“Troubling”: City hires private security to patrol neighborhoods

Monterrey Security CEO Juan Gaytan in 2017 | Monterrey Security

Update June 6, 12:39 p.m. — The mayor’s office has issued a statement saying “more than 100 private security guards” are being hired through Monterrey Security and two other firms. “All security officers will wear visible identification” and none will be armed, according to the statement. The patrols will cost $1.2 million, the mayor’s office said.

The city will pay to have 500 private security officers patrol Chicago neighborhoods this weekend — mostly on the South and West Sides, according to aldermen who were briefed on the plan late Friday.

Incredibly, a guard who was working for one of the contracted firms was accused of killing a suspected shoplifter by kneeling on the man’s neck outside a Walmart on the Northwest side in 2017. That’s exactly how a Minneapolis police officer killed George Floyd two weeks ago, leading to widespread protests, riots, and looting. The guard, who was working for Monterrey Security, told police he was a full-time law enforcement officer. He wasn’t and he didn’t even have a PERC card, the most basic license needed to work as an unarmed security guard in Illinois, according to state records.

Monterrey, a politically-connected firm, has been investigated for operational irregularities in at least two states.

Alderman Daniel La Spata (1st) tweeted his concerns about the plan, including the fact that private guards have “no names or badge numbers on their uniforms so accountability will be very difficult.” La Spata called the plan “troubling in almost every way.”

Monterrey, which once boasted of being the security contractor for Lollapalooza, Navy Pier, the Chicago Marathon, and nearly every Chicago major league sports team, has been hit with a series of high-profile allegations in recent years.
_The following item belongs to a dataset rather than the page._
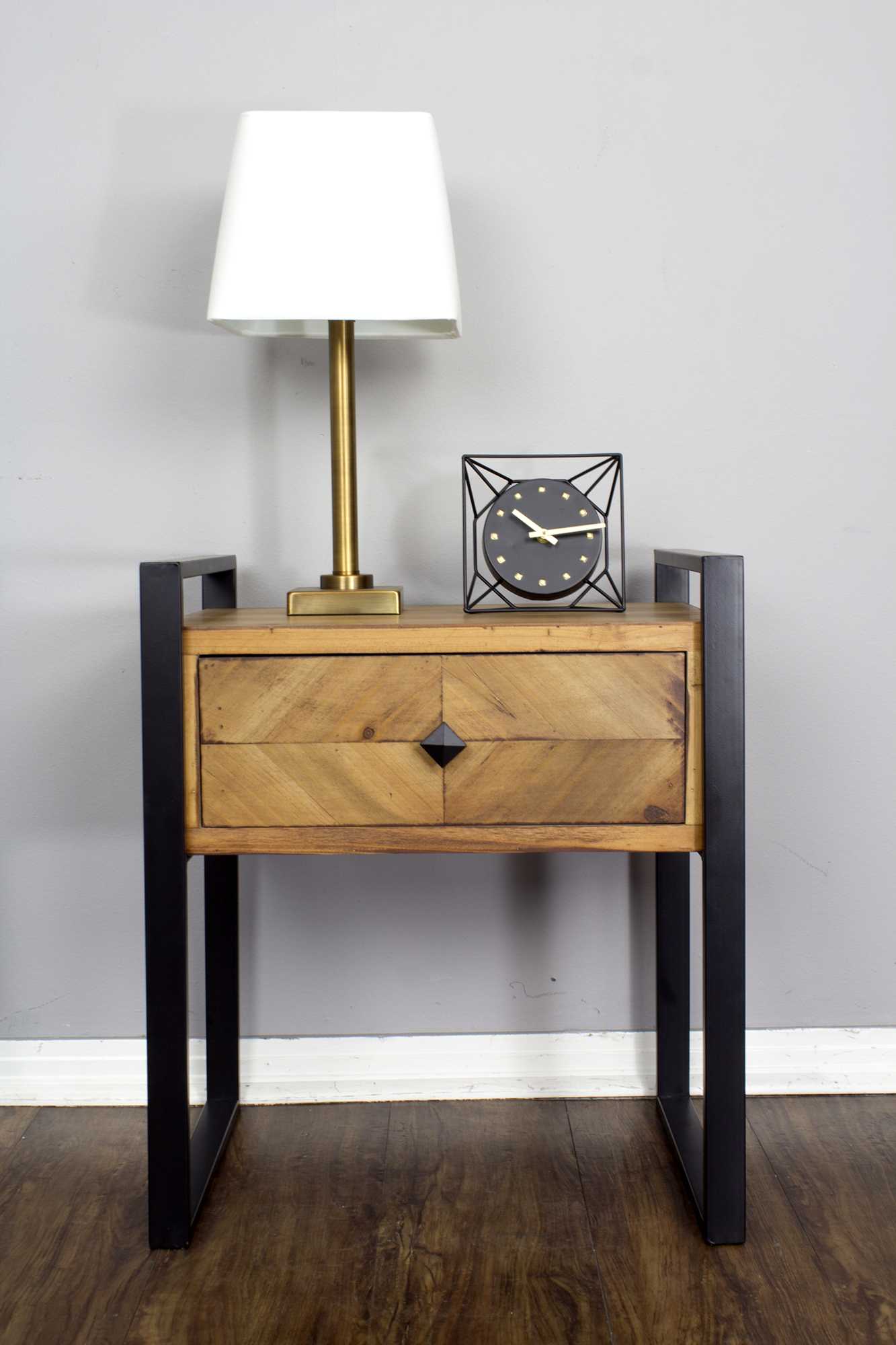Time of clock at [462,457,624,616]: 10:13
  • In 2018, two Monterrey guards who were hired to protect Holy Name Cathedral were charged with stealing up to $100,000 from the landmark church at 730 North Wabash. Prosecutors said the two men used a key to enter the church and then accessed a safe multiple times over several weeks.
  • In 2017, the company lost its contract with the NFL’s Minnesota Vikings over “hundreds and hundreds and hundreds” of personnel problems. State regulators then revoked Monterrey’s license to operate in the state. Among other things, Monterrey was accused of hiring people with criminal records to work as guards and providing insufficient training. Initial allegations also included “potential overbilling, double-billing, or ghost payrolling,” the St. Paul Pioneer-Press reported.
  • One month after the Minnesota allegations emerged, the NFL’s Buffalo Bills fired Monterrey because New York state rejected the company’s license application.
  • The Chicago Cubs dumped Monterrey Security at Wrigley Field in favor of Andy Frain Services in 2018.
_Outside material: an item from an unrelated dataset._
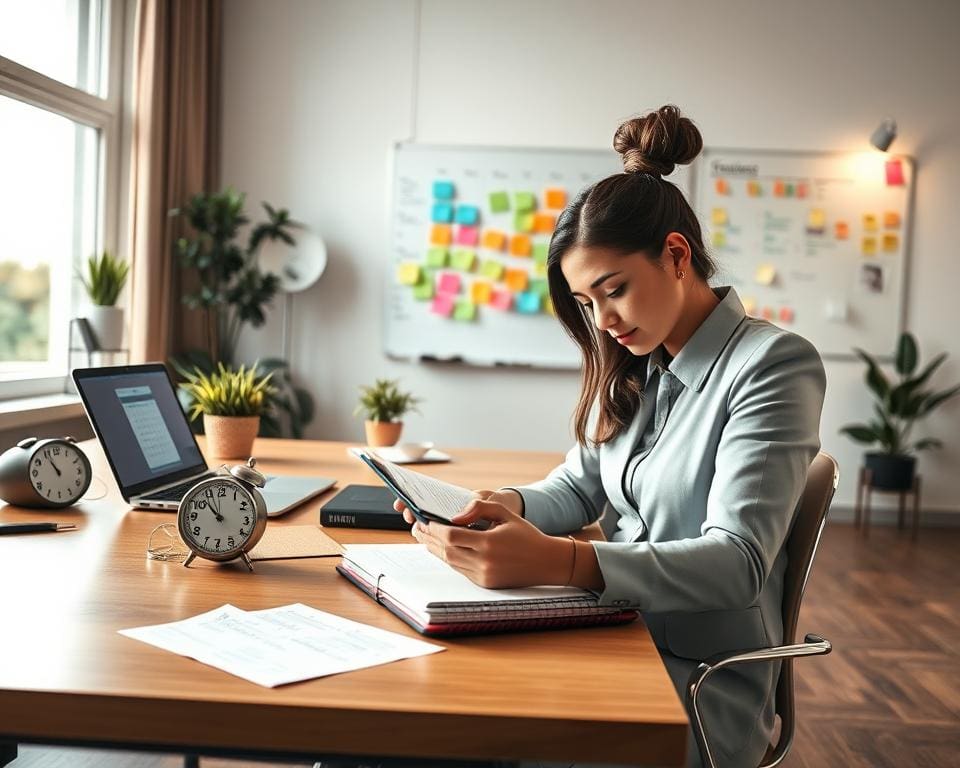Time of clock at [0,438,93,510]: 10:55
Overall, private security guards are not required to display the name of the company they’re working for or who is paying for their services. There is no assurance that security workers are trained or even licensed. No agency oversees allegations of misconduct by private security guards. And, there’s no assurance that someone wearing a security uniform is working as security at all.
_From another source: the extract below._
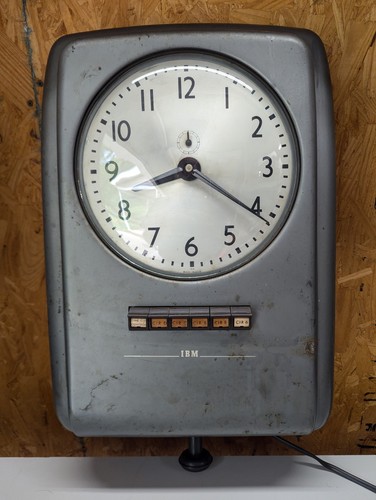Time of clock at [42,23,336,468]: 8:20
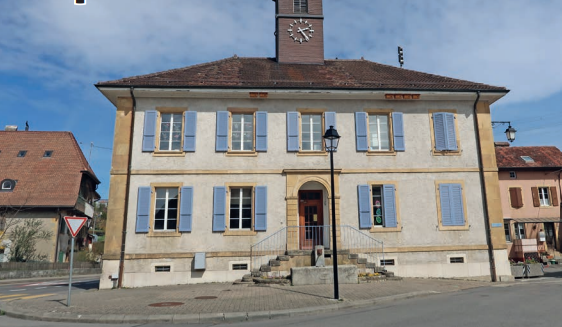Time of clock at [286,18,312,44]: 2:24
CWBChicago has repeatedly reported on illegal, questionable, and controversial practices by private security firms. In Lakeview, private security contractors have deployed non-police guards who dressed like Chicago cops. 

A convicted felon and police impersonator was hired to patrol the Boystown bar district even though the state revoked his license to work as a guard. That man was rehired by the Boystown patrol after he received a probationary license from the state. He is now charged with sexually abusing a minor in Lake County.

In November, a private security guard shot and killed a man following a late night dispute outside Blue Light tavern in Roscoe Village. Police detectives sought murder charges against the guard, but the Cook County State’s Attorney’s Office refused to pursue the case, police said at a community meeting about the shooting.

Also in November, 55-year-old Eugenio Escriba Guzman died while struggling with a security guard and other employees who tried to stop him for allegedly stealing toiletries from a Jewel-Osco in Lakeview. The Cook County medical examiner’s office ruled Guzman’s death a homicide.